A skin biopsy was taken from both the hyperpigmented and hypopigmented lesions. Epidermis in both the biopsies was thinned out. Basal layer in the hyperpigmented lesions showed increase in pigment extending into the stratum spinosum whereas in the hypopigmented lesions it showed decrease in pigment. Dermis in both the biopsies showed mild perivascular lymphomononuclear infitrate.


Dyschromatosis universalis hereditaria is a rare genodermatosis which has been reported most often from Japan. Although majority of cases show autosomal dominant pattern of inheritance, a few have inherited it in an autosomal recessive fashion. In the case of our patient we could not elicit any family history.

Of the 37 previously reported cases from Japan, 15 were men and 22 were women. Eighty ­two percent of patients had clinical symptoms before the age of 6 years. Our patient noticed her present lesions a the age of 19 years. Ephelide - like lesions were seen on the face as have been described earlier. However, our patient had involvement of palms, soles and mucous membranes unlike few patients reported earlier.

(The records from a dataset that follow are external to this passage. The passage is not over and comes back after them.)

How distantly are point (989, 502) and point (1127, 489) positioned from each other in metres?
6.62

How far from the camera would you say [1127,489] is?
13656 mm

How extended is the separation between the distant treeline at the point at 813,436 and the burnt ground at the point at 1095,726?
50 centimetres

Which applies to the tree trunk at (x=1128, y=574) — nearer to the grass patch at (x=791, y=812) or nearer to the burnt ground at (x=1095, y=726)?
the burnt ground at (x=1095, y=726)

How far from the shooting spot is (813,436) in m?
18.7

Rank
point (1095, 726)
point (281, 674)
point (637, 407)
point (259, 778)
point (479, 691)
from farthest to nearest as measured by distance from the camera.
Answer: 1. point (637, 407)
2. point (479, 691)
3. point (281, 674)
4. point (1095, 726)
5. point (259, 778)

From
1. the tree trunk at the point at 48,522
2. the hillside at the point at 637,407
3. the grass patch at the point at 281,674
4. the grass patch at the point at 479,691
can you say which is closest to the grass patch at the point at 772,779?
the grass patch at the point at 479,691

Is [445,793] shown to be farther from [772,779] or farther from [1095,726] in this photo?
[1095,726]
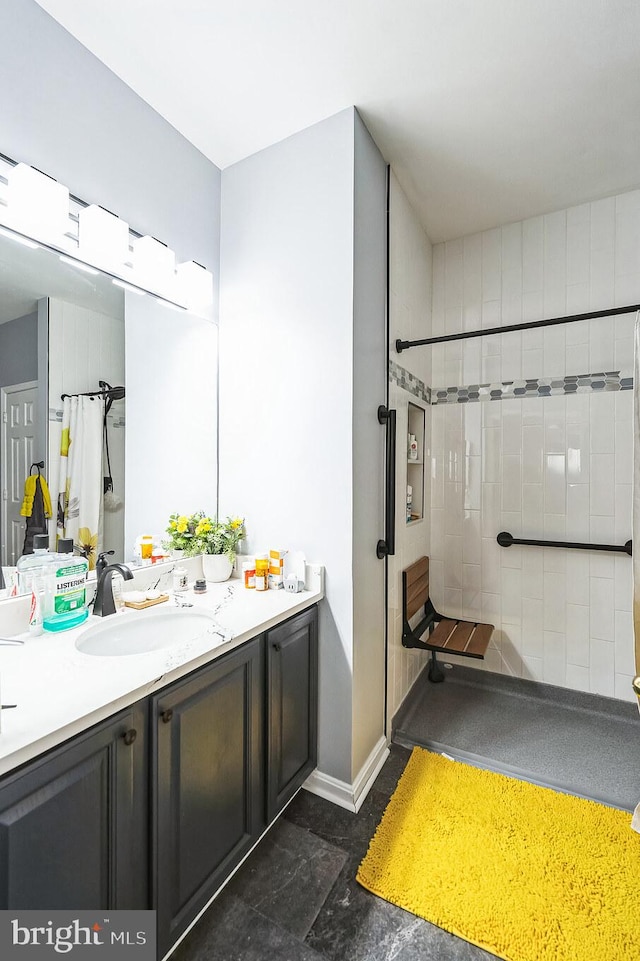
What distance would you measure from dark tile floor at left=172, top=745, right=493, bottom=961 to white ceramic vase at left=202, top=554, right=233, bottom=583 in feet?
2.99

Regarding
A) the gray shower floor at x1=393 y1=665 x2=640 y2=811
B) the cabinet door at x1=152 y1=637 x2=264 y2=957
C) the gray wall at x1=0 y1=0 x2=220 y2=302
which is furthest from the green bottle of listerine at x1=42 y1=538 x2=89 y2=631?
the gray shower floor at x1=393 y1=665 x2=640 y2=811

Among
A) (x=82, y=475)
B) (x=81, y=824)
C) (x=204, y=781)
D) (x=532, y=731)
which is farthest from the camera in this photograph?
(x=532, y=731)

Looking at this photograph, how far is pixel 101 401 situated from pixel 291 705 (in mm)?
1258

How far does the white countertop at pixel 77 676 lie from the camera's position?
2.62ft

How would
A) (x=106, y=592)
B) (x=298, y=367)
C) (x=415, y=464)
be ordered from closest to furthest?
1. (x=106, y=592)
2. (x=298, y=367)
3. (x=415, y=464)

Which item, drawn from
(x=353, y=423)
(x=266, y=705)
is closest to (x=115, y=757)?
(x=266, y=705)

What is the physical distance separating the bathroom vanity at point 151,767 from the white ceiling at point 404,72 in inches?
72.4

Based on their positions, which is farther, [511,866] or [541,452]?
[541,452]

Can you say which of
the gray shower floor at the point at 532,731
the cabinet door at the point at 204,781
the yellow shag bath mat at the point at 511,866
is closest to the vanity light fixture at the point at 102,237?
the cabinet door at the point at 204,781

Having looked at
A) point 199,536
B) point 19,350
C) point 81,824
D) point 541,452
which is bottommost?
point 81,824

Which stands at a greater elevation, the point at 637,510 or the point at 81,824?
the point at 637,510

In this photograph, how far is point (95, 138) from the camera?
1473mm

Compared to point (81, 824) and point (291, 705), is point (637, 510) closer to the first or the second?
point (291, 705)

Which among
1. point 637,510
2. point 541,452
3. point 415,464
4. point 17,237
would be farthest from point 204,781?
point 541,452
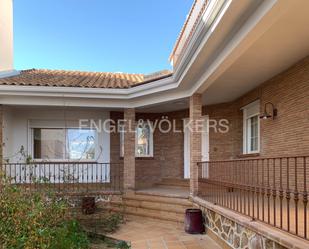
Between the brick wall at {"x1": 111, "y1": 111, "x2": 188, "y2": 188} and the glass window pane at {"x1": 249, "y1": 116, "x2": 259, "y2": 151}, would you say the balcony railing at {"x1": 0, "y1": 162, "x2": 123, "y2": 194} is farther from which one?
the glass window pane at {"x1": 249, "y1": 116, "x2": 259, "y2": 151}

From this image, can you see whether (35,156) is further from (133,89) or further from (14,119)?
(133,89)

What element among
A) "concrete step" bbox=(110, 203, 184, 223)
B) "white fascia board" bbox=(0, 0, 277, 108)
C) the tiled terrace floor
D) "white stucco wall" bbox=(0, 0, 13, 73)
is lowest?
the tiled terrace floor

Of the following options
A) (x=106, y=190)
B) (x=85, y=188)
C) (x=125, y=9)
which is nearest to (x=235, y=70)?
(x=106, y=190)

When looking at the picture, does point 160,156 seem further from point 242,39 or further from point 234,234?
point 242,39

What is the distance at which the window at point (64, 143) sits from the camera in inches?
490

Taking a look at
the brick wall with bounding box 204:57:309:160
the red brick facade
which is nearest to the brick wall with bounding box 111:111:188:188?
Answer: the red brick facade

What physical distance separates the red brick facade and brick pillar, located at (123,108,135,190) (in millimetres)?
1762

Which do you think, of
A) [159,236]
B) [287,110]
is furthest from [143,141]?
[287,110]

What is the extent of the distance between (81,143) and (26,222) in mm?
8441

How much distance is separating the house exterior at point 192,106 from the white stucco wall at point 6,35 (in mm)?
88

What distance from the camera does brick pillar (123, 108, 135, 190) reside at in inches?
423

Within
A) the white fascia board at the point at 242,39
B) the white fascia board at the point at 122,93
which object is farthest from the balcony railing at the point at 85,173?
the white fascia board at the point at 242,39

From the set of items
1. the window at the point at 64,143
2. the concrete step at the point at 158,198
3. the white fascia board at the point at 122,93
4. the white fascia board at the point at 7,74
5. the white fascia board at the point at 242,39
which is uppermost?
the white fascia board at the point at 7,74

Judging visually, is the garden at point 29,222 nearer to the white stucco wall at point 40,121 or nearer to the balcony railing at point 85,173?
the balcony railing at point 85,173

Lesions of dyschromatosis symmetrica hereditaria (DSH) have to be differentiated from xeroderma pigmentosum since in both the disorders patients clinically show lesions in the photoexposed areas. However, in dyschromatosis universalis hereditaria lesions occur in the unexposed sites as well. Moreover, the lesions show no atrophy or telangiectasia. The lesions also run a benign course.

It has been suggested in the past that DUH is a disorder of melanocyte number. Based on a recent electron microscopic study it has been suggested that DUH may be a disorder of melanosome production in epidermal melanin units rather than a disorder of melanocyte number. [3] Once thought to be a disease confined to Japanese, DUH is being reported with increasing frequency in other races as well. Findlay and Whiting [4] have described the disorder in two Bantu females and Rycroft et all in an Iraqi girl. From India there have been only four isolated case reports in the past. [6],[7],[8] Despite its rarity it assumes significance as it forms an important differential diagnosis of xeroderma pigmentosum.


1Toyama J. Dyschromatosis symmetrica hereditaria. Jap J Dermatol 1929; 29: 95-96.
2Urabe K, Hori Y. Dyschromatosis. Sem Cut Med Surg 1997; 16 No. 1.
3Kim NS, Im S, Kim SC. Dyschromatosis universalis hereditaria. J Dermatol 1997;24:161-164.
4Findlay GH, Whiting DA. Universal dyschromatosis. Br J Dermatol 1971; 85: 66-70.
5Rycroft RJ, Calnan CD, Wells RS. Universal dyschromatosis with small stature and high tone deafness. Clin Exp Dermatol 1977; 2: 45-48.
6Sait MA, Garg BR. Dyschromatosis universalis hereditaria. Indian 3 Dermatol 1985; 51 : 277.
7Pavithran K. Dyschromatosis universalis hereditaria with epilepsy. Indian J Dermatol 1991; 57: 102.
8Gharpuray MB, Tolat SN, Patwardhan SP. Dyschromatosis : its occurrence in two Indian families with unusual features (Letter). Int J Dermatol 1994; 33 : 391 - 392.